Fiscal and monetary policies

Text says : If monetary is restrictive and fiscal is stimulative, the yield curve is flat and the economy is unclear.

But, - If monetary is restrictive, we have ↑Interest rates, ↑demand for domestic currency, ↑appreciate currency. - If expansionary fiscal policy, we have ↑Gov borrowing. ↑Real IR ↑ Demand for domestic currency. ↑Appreciate currency. Financial flows effect

Why then is economy unclear when both are saying there will be an increase in I.R?

If you see from an economic point of view, restrictive monetary policy (higher interest rates) is meant to cool down the economy. On the other hand, expansionary fiscal policy is meant to create more demand and provide boost for growth and economy. So, together it is an offsetting effect and it is unclear which way economy will go.

1 Like

But expansionary fiscal equates to higher interest rates, which reduces economic activity?
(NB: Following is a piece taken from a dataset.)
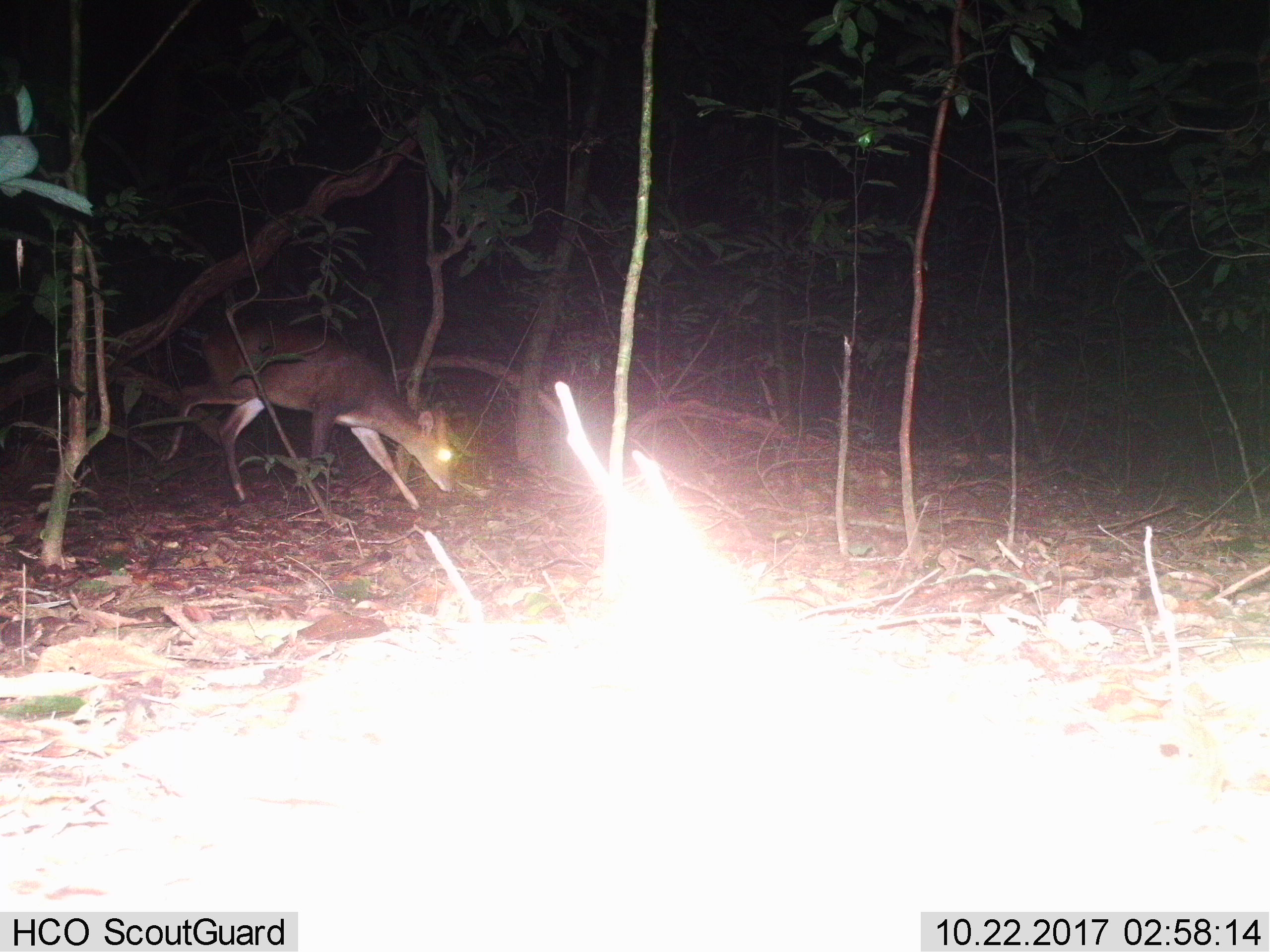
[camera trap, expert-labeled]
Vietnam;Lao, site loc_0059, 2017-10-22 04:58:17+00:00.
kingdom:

I guess if we don’t look at it from an interest rate perspective, then i agree with their statement that it is unclear.

Expansionary fiscal policy means higher government spending (eg on infrastructure, John Boehner’s tan products,… ), from freshly printed money (eg Quantitive Easing), or from budget exposure (running at deficit).

That’s monetary policy, not fiscal policy.

1 Like

Yup. Left brain right brain dilemma . Instead of QE, use taxation

Restrictive monetary policy aims to restrict the supply of money in the economy, and as a result expectations of future economic growth decrease. While the short-term higher interest rate may cause the short end of the curve to go up, the long end comes down as expectations of future economic stregth decline. Hence, the curve is flattening.

Expansionary fiscal policy will increase future expectations of growth, pushing up the long end of the yield curve The monetary policy effect tends to be stronger though (hence why expansionary monetary with contracting fiscal will still result in an upward sloping curve).

With regards to interest rates, they only increase due to fiscal expansion if the economy overheats, it’s a secondary effect. With monetary policy it’s a primary effect, as if the supply of money goes down the price for it (interest rates) must go up.

How about Expansionary Monetary policy and restrictive Fiscal policy?

Upward? Given interest rate can be manipulated to negative but long end is impossible?

Matt Mania has a good explanation on the interest rate part. I agree that some of the questions are close calls.

From an economic growth standpoint, expansionary monetary leads to lower rates and higher growth, while restrictive fiscal leads to lower government spending and lower growth. These are offsetting, so economy is unclear. But why does the text say this would lead to a moderately steep yield curve? I would have thought expansionary monetary would lead to lower short-term rates, while restrictive fiscal means lower growth now and so higher chance of a rate cut later (so long end rates are low), with the result being a moderately negative yield curve?

Mark it

@S2000magician , in mock 5 q12A,
you say that real interest rates are predicted to be high because of loose fiscal policy. Doesn’t that contradict the curriculum?

No.

Look at the 2020/2021 Level III curriculum, volume 2, reading 10, § 3.5.4, p. 203, Exhibit 5: in the column headed “Loose (Fiscal Policy)” each row reads, in part, “High Real Rates”.